Journalistes, on nous aime! Ou pas...

"J'ai plusieurs fois prévenu des passants / touristes. Les complices des arnaqueurs m'ayant remarqué ils ont commencé à se faire menaçant, je me suis éloignée. Pas envie de me faire tabasser pour des pigeons naïfs ;)"

Un commentaire de Wobin, sur l'article: Elle avertit les touristes de l'arnaque du bonneteau


Il est du devoir du journaliste de s'annoncer comme tel lorsque l'on traite d'un sujet. Il existe deux cas de figure. Soit les gens nous accueillent à bras ouverts, soit ils décampent et nous insultent. Le cadre du reportage audio sur le bonneteau m'a confrontée à ces menaces dont parle Widon dans son commentaire.

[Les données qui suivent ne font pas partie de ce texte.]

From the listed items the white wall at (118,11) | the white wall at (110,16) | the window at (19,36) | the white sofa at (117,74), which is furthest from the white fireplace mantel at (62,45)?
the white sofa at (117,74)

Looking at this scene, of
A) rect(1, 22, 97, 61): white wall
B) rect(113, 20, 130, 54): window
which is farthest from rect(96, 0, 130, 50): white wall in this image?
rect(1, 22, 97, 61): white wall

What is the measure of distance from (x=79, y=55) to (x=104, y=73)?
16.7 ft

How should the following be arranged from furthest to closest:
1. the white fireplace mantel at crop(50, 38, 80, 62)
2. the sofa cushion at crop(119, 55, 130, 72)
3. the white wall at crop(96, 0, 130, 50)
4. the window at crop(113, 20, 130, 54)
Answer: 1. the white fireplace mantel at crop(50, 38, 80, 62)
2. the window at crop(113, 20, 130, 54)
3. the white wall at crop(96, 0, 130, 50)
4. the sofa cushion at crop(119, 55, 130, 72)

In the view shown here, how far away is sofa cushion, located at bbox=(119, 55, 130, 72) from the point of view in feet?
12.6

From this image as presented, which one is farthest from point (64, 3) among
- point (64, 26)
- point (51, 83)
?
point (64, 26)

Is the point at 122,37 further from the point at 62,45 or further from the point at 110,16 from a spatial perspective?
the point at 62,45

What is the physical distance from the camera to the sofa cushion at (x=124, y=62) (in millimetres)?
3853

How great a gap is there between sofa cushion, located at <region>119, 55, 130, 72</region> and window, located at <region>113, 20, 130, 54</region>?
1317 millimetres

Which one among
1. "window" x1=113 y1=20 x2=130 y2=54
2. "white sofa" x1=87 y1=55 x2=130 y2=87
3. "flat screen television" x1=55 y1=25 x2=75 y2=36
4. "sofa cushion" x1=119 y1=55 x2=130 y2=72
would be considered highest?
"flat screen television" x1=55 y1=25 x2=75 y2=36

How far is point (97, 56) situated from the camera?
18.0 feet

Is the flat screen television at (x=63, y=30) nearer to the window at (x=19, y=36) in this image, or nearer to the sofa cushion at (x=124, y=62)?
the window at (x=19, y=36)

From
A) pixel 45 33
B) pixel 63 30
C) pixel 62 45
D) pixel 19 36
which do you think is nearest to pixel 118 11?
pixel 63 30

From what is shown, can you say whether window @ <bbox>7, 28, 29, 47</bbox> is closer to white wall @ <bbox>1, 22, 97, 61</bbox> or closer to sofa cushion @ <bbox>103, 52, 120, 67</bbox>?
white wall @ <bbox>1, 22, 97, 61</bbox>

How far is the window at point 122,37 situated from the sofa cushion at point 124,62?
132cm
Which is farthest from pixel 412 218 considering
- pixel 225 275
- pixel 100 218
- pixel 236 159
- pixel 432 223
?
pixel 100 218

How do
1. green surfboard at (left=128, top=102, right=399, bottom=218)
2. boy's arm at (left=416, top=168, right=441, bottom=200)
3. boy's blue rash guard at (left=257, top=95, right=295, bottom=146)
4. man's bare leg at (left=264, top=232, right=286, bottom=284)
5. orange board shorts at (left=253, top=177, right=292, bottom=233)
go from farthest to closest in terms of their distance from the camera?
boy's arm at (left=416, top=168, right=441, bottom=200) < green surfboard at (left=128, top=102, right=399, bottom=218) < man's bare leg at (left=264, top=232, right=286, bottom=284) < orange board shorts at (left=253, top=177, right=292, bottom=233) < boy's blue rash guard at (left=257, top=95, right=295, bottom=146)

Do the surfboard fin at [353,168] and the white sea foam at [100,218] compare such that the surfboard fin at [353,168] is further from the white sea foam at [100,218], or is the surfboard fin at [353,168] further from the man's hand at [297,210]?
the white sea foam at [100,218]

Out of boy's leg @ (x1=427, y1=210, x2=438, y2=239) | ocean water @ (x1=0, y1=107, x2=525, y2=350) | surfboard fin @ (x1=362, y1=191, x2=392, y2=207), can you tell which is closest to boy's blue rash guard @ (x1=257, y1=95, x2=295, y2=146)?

Vers le quai du Mont-Blanc, à 18 heures. "Madame! Madame!" L'arnaqueur m'appelle à jouer. Je lui réponds honnêtement que je suis journaliste. "Journaliste?" Oui. Et soudain, il prend son tapis, ses trois boîtes, sa bille, et il part un peu plus loin. Je continue ma route. Dix mètres plus loin, un autre joueur. Je m'arrête pour regarder, il plie bagage et change de trottoir, et moi, je me fait insulter par une femme, dans leur langue. Il n'y a aucun doute là-dessus, c'est une complice. "Ils ont enregistré votre visage, ça y est!", me dit Faiza lors de son interview pour le reportage. Et si je n'avais pas dit que j'étais journaliste? Eh bien ma conscience déontologique aurait hurlé. Mais tous les moyens honnêtes ayant été utilisés, le seul moyen pour obtenir une suite à l'affaire du bonneteau sera d'oublier, l'espace de la prise d'information, que je suis journaliste.

Shaymaa Gabr, étudiante à l'Académie du journalisme et de médias, stagiaire à la TdG.